The method of the embodiment overcomes the defects of the traditional frying method, avoids continuous trial and error, and predicts ABO through theory and calculation3The perovskite material has the advantages of specific surface area content and low cost, and the preparation method is simple, easy to realize and suitable for popularization and application.
Example two:
this embodiment is substantially the same as the above embodiment, and is characterized in that:
in this embodiment, the preprocessing of the data sample in step 1) includes sorting the molecular formula of the sample and finding out the sample data with specific surface area.

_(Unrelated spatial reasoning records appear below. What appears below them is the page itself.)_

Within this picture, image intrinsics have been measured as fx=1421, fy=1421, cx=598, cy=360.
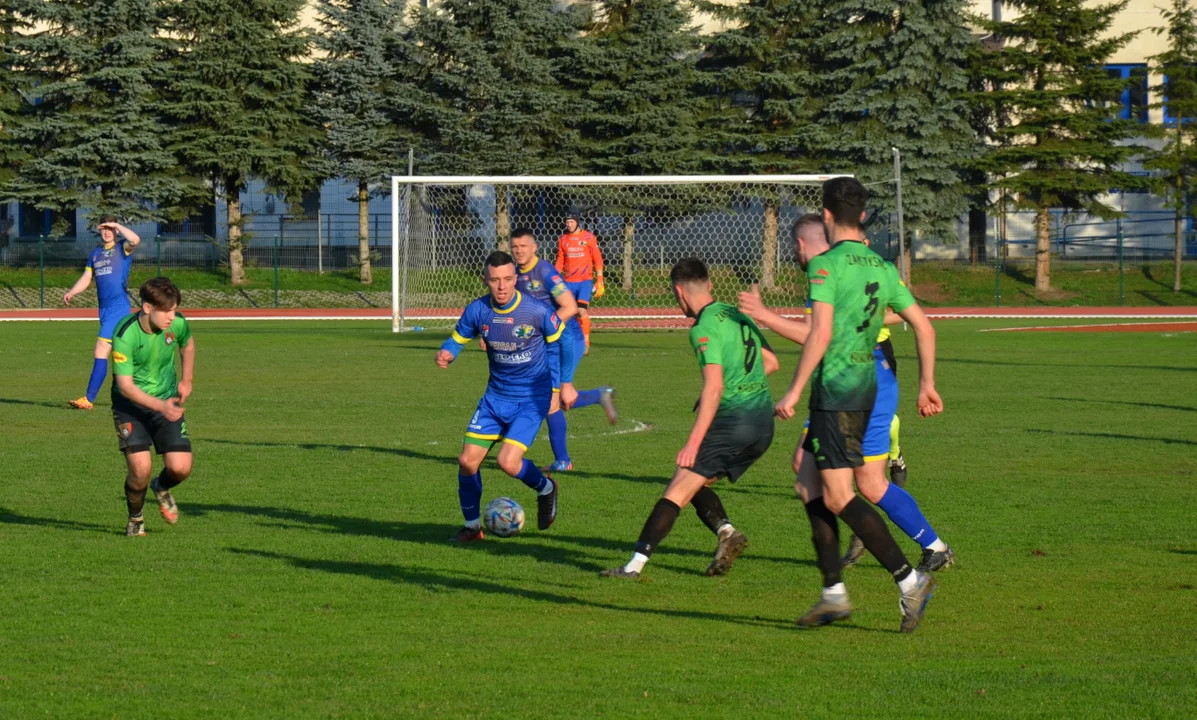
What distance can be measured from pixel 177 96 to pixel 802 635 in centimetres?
4411

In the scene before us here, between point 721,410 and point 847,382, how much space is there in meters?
1.36

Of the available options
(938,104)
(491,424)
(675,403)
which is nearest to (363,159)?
(938,104)

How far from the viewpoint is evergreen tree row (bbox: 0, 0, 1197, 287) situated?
1804 inches

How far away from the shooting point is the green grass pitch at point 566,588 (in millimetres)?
5449

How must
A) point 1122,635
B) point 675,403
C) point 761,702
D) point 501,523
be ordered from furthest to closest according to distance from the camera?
point 675,403 < point 501,523 < point 1122,635 < point 761,702

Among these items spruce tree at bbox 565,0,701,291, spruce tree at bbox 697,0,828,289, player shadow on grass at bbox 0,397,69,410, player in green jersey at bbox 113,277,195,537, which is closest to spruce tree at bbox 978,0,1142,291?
spruce tree at bbox 697,0,828,289

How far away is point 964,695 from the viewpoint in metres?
5.38

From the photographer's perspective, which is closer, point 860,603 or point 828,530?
point 828,530

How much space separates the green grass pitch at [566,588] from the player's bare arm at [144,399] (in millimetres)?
790

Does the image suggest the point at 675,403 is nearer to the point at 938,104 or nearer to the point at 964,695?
the point at 964,695

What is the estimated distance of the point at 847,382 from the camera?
6172 millimetres

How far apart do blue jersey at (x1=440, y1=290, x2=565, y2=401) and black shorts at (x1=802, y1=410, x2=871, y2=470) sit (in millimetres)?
3000

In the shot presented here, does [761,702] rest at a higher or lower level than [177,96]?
lower

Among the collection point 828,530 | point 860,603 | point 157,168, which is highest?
point 157,168
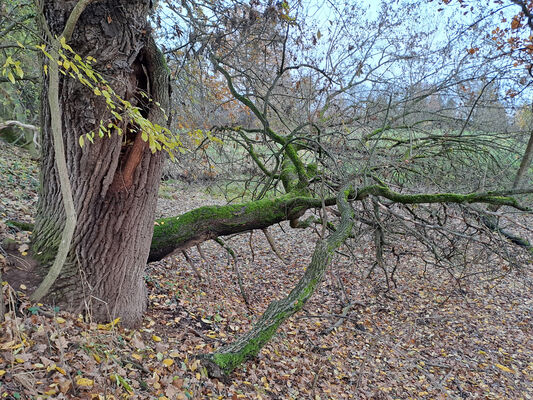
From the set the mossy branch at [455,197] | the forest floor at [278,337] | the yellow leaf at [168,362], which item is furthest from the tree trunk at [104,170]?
the mossy branch at [455,197]

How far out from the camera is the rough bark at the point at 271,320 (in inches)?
117

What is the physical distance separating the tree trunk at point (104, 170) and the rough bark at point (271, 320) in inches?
40.3

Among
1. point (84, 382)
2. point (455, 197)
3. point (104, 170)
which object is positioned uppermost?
point (455, 197)

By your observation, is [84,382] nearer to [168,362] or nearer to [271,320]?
[168,362]

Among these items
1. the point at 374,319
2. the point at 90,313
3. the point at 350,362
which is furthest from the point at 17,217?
the point at 374,319

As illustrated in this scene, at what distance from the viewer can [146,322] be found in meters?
3.46

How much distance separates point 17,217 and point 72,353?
2.86m

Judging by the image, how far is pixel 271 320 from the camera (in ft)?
10.4

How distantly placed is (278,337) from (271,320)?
1686mm

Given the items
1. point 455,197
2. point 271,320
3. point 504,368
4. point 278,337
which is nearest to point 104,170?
point 271,320

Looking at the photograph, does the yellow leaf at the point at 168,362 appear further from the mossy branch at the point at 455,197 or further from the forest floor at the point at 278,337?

The data preprocessing in the step 1) comprises screening samples with specific surface areas and determining the number of sample data sets.
In this embodiment, the XGBoost algorithm in step 4) is a gradient boosting decision tree algorithm based on iterative accumulation.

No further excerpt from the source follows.